++++ Provided records

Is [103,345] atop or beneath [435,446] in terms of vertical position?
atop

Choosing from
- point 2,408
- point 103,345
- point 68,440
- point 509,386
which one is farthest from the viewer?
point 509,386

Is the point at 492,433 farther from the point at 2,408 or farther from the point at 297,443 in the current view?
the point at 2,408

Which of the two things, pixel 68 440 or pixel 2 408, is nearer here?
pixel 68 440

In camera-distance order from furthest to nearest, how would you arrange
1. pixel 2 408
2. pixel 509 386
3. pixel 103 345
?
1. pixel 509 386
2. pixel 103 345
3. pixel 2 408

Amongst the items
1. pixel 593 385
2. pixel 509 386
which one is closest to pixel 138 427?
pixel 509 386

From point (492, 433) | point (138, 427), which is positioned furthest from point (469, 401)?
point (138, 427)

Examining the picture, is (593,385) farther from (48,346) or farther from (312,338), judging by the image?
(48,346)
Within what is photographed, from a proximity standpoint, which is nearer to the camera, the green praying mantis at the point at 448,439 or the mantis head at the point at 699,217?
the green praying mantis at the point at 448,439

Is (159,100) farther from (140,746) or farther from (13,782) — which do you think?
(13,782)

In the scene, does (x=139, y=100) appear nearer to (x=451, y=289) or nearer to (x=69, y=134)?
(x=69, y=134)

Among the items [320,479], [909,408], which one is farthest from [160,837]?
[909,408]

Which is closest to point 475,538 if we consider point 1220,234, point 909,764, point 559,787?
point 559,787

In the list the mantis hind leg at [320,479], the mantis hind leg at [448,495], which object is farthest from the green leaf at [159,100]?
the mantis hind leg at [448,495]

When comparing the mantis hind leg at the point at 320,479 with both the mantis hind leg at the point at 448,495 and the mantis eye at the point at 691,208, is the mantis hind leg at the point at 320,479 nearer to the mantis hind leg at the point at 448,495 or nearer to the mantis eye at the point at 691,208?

++++++++

Switch "Amongst the items" to "Among the listed items" throughout the entries above and write them out again with nothing else changed.

_Exercise solution_.
Is [103,345] atop or beneath [435,446] in terms of vertical position?
atop

Choosing from
- point 2,408
- point 103,345
- point 68,440
- point 509,386
which one is farthest from the viewer?
point 509,386

Is the point at 492,433 farther from the point at 2,408 or farther from the point at 297,443 in the current view?
the point at 2,408

Which of the two things, pixel 68 440 or pixel 2 408, is nearer here?
pixel 68 440

In camera-distance order from furthest to nearest, how would you arrange
1. pixel 2 408
2. pixel 509 386
3. pixel 103 345
?
1. pixel 509 386
2. pixel 103 345
3. pixel 2 408

Among the listed items
1. pixel 593 385
2. pixel 509 386
which one is closest to pixel 138 427?
pixel 509 386

From point (492, 433) | point (138, 427), which is positioned furthest from point (469, 401)?
point (138, 427)

Examining the picture, is (593,385) farther from (48,346) or farther from (312,338), judging by the image?
(48,346)
Within what is photographed, from a proximity standpoint, which is nearer to the camera, the green praying mantis at the point at 448,439 or the mantis head at the point at 699,217?
the green praying mantis at the point at 448,439

Is (159,100) farther from (140,746) or farther from (13,782) — which do you think?
(13,782)

In the scene, does (x=139, y=100) appear nearer to (x=451, y=289) or nearer to (x=69, y=134)?
(x=69, y=134)

Among the items [320,479], [909,408], which one is farthest from [160,837]?
[909,408]

Which is closest to point 475,538 if we consider point 1220,234, point 909,764, point 559,787?
point 559,787

In the list the mantis hind leg at [320,479], the mantis hind leg at [448,495], which object is farthest from the green leaf at [159,100]?
the mantis hind leg at [448,495]

When comparing the mantis hind leg at the point at 320,479 with both the mantis hind leg at the point at 448,495 and the mantis eye at the point at 691,208, is the mantis hind leg at the point at 320,479 nearer to the mantis hind leg at the point at 448,495 or nearer to the mantis eye at the point at 691,208?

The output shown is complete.